> [Requirement]: Repeat every record exactly as written.

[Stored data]
------
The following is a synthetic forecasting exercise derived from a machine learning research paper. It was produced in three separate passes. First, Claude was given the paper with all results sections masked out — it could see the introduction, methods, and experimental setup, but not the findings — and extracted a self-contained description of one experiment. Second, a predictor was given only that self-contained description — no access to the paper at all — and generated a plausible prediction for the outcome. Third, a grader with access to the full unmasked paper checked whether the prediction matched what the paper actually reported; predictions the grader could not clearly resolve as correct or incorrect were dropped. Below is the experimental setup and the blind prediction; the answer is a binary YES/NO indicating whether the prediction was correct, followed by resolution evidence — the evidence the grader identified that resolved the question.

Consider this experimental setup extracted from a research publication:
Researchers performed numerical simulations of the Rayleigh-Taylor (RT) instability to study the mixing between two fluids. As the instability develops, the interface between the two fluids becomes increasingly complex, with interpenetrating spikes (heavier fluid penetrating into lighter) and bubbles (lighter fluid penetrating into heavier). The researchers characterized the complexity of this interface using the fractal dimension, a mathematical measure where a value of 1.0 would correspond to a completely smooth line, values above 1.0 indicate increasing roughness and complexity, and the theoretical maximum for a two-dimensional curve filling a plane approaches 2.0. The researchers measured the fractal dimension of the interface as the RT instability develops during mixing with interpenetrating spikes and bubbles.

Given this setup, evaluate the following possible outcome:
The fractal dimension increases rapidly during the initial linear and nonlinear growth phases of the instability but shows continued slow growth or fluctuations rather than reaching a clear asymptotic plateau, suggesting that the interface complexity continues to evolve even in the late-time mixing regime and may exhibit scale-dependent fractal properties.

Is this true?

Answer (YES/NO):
------
> [Exercise result]:
The following is a synthetic forecasting exercise derived from a machine learning research paper. It was produced in three separate passes. First, Claude was given the paper with all results sections masked out — it could see the introduction, methods, and experimental setup, but not the findings — and extracted a self-contained description of one experiment. Second, a predictor was given only that self-contained description — no access to the paper at all — and generated a plausible prediction for the outcome. Third, a grader with access to the full unmasked paper checked whether the prediction matched what the paper actually reported; predictions the grader could not clearly resolve as correct or incorrect were dropped. Below is the experimental setup and the blind prediction; the answer is a binary YES/NO indicating whether the prediction was correct, followed by resolution evidence — the evidence the grader identified that resolved the question.

Consider this experimental setup extracted from a research publication:
Researchers performed numerical simulations of the Rayleigh-Taylor (RT) instability to study the mixing between two fluids. As the instability develops, the interface between the two fluids becomes increasingly complex, with interpenetrating spikes (heavier fluid penetrating into lighter) and bubbles (lighter fluid penetrating into heavier). The researchers characterized the complexity of this interface using the fractal dimension, a mathematical measure where a value of 1.0 would correspond to a completely smooth line, values above 1.0 indicate increasing roughness and complexity, and the theoretical maximum for a two-dimensional curve filling a plane approaches 2.0. The researchers measured the fractal dimension of the interface as the RT instability develops during mixing with interpenetrating spikes and bubbles.

Given this setup, evaluate the following possible outcome:
The fractal dimension increases rapidly during the initial linear and nonlinear growth phases of the instability but shows continued slow growth or fluctuations rather than reaching a clear asymptotic plateau, suggesting that the interface complexity continues to evolve even in the late-time mixing regime and may exhibit scale-dependent fractal properties.

Is this true?

Answer (YES/NO):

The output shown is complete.